Mehrere beteiligte Fernsehsender hatten die Stimmabgabe beim Event in Basel am Samstagabend infrage gestellt. Die spanische Anstalt RTVE kündigte einen Antrag auf Überprüfung des Televotings an: "Mehrere Länder werden ebenfalls denselben Antrag stellen, da sie der Ansicht sind, dass das Televoting durch die aktuellen militärischen Konflikte beeinflusst wurde und dies den kulturellen Charakter der Veranstaltung gefährden könnte."

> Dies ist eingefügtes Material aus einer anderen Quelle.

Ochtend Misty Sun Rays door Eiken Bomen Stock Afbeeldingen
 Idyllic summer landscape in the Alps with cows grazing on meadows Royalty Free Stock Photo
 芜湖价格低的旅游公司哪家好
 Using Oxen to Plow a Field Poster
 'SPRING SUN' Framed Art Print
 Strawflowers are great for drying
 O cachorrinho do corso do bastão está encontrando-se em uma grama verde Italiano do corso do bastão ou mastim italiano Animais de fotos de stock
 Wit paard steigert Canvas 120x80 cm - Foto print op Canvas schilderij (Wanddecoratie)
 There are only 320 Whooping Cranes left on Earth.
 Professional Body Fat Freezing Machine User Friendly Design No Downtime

Ministerpräsident Pedro Sánchez forderte den Ausschluss Israels vom Wettbewerb. Als Begründung für seine Forderung nannte der Politiker das militärische Vorgehen Israels im Gazastreifen. Die Offensive habe sogar in der Nacht des ESC-Finales mit weiteren Bombardierungen angedauert, betonte er. In Anspielung auf den Umgang mit Russland sagte der sozialistische Politiker: "Wir dürfen keine doppelten Standards in der Kultur zulassen." Niemand habe sich empört, als Russland wegen der Invasion der Ukraine vom ESC ausgeschlossen wurde. "Dasselbe sollte auch für Israel gelten", sagte Sánchez.

Bei der Abstimmung über den ESC-Sieg fließen gleichberechtigt die Stimmen des Publikums und die Stimmen von Fachjurys ein. Die Jurys bestehen aus Musikern, Produzenten und anderen Branchenexperten. Dieses Jahr gab es eine auffällige Kluft dazwischen, was Fachleute und Zuschauer von dem israelischen Lied hielten.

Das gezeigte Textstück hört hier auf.